In Thomas Austin's edition of Two Fifteenth Century Cookery Books, you can find several other pasta recipes, including ravioli and Lesenge Fries – a sugar and saffron doughnut, similar to the modern Italian feast day treats such as frappe or castagnole. The full edition, including hundreds of medieval recipes, can be found online through the University of Michigan database.
Rice dishes
Rice was grown in Europe as early as the 8th century by Spanish Moors. By the 15th century it was produced across Spain and Italy, and exported to all corners of Europe in vast quantities. The brilliant recipe resource www.medievalcookery.com shows the wide variety of ways in which rice was used, including three separate medieval references to a dish called blancmager.
Rather than the pudding you might expect, blancmager was actually a soft rice dish, combining chicken or fish with sugar and spices.
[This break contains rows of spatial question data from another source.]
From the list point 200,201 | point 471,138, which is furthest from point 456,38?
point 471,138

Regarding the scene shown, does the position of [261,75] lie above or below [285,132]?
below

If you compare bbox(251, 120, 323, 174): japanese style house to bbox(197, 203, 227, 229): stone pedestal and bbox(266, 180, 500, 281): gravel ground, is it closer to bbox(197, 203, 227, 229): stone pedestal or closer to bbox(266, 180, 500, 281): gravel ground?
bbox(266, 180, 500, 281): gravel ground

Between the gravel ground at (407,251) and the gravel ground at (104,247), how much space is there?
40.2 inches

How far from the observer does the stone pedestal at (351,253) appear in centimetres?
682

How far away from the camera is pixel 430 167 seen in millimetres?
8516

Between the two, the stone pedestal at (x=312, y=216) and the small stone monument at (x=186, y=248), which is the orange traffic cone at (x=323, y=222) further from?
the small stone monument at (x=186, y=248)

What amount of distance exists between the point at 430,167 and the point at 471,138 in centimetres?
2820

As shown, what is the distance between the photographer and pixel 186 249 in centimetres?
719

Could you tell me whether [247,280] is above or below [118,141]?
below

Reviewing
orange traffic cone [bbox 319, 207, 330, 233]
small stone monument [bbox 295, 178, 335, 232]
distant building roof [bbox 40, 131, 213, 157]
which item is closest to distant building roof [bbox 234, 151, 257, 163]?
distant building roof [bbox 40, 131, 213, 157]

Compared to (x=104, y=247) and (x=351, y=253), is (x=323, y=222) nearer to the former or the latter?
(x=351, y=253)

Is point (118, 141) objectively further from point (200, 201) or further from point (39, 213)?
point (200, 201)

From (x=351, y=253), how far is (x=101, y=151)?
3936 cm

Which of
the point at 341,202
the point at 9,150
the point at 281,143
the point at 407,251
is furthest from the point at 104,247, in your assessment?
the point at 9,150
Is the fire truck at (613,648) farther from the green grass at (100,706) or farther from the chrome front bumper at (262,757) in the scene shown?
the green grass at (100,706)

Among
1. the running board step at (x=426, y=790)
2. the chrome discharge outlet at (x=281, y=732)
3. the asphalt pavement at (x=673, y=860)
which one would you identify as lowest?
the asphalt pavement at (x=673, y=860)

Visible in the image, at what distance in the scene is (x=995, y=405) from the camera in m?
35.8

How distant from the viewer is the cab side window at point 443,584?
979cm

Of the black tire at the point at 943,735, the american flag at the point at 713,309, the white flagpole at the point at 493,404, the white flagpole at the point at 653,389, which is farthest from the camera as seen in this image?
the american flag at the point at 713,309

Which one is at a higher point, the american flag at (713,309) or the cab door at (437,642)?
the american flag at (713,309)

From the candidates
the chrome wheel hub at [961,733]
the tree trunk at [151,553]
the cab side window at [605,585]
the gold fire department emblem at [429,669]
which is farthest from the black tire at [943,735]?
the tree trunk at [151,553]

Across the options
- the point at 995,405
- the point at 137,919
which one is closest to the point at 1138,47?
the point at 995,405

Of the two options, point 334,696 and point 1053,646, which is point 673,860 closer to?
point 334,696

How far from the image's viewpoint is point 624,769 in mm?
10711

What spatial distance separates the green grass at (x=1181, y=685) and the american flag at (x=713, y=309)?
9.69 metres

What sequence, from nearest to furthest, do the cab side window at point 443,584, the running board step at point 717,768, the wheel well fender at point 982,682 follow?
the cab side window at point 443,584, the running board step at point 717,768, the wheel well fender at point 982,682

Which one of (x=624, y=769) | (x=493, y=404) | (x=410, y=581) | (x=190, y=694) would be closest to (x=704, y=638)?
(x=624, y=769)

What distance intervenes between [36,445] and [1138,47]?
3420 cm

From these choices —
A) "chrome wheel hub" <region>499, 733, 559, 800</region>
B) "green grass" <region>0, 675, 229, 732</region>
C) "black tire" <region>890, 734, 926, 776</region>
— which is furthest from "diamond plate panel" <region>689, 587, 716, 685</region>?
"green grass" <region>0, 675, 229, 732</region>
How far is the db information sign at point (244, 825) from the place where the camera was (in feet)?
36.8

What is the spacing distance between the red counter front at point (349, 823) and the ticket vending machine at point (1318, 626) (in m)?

Due to its bland nature, it was possibly served to invalids as a restorative.
There were also sweet rice dishes, including rice drinks and a dish called prymerose, which combined honey, almonds, primroses and rice flour to make a thick rice pudding.
Pasties
Wrapping food in pastry was commonplace in medieval times. It meant that meat could be baked in stone ovens without being burnt or tarnished by soot, while also forming a rich, thick gravy.
Pie crusts were elaborately decorated to show off the status of the host, and diners would often discard it to get to the filling. However, there were also pastry dishes intended to be eaten as a whole. In The Goodman of Paris, translated into English by Eileen Power, we find a recipe for cheese and mushroom pasties, and we're even given instruction on how to pick our ingredients, with “mushrooms of one night... small, red inside and closed at the top” being the most suitable.
Candy
Subtleties are a famous medieval culinary feature. The term actually encompasses the notion of entertainment with food as well as elaborate savoury dishes, but it's most often used to refer to lavish constructions of almond and sugar that were served at the end of the meal.
These weren't the only way to indulge a sweet tooth, however. Maggie Black describes a recipe in the Curye on Inglish that combines pine nuts with sugar, honey and breadcrumbs to give a chewy candy. And long before it was a health food, almond milk was a commonplace drink at medieval tables.
So what have we learned? From just a few examples it's easy to see that, despite technological restrictions, cookery of this period wasn't necessarily unskilled or unpalatable. It's true that a cursory glance over recipe collections reveals odd dishes such as gruel and compost, which look about as appetising as their names suggest. But for every grim oddity there were many more meals that still sound mouthwatering today. In fact, many of our modern favourites may have roots in medieval kitchens.
George Dobbs is a freelance writer who specialises in literature and history.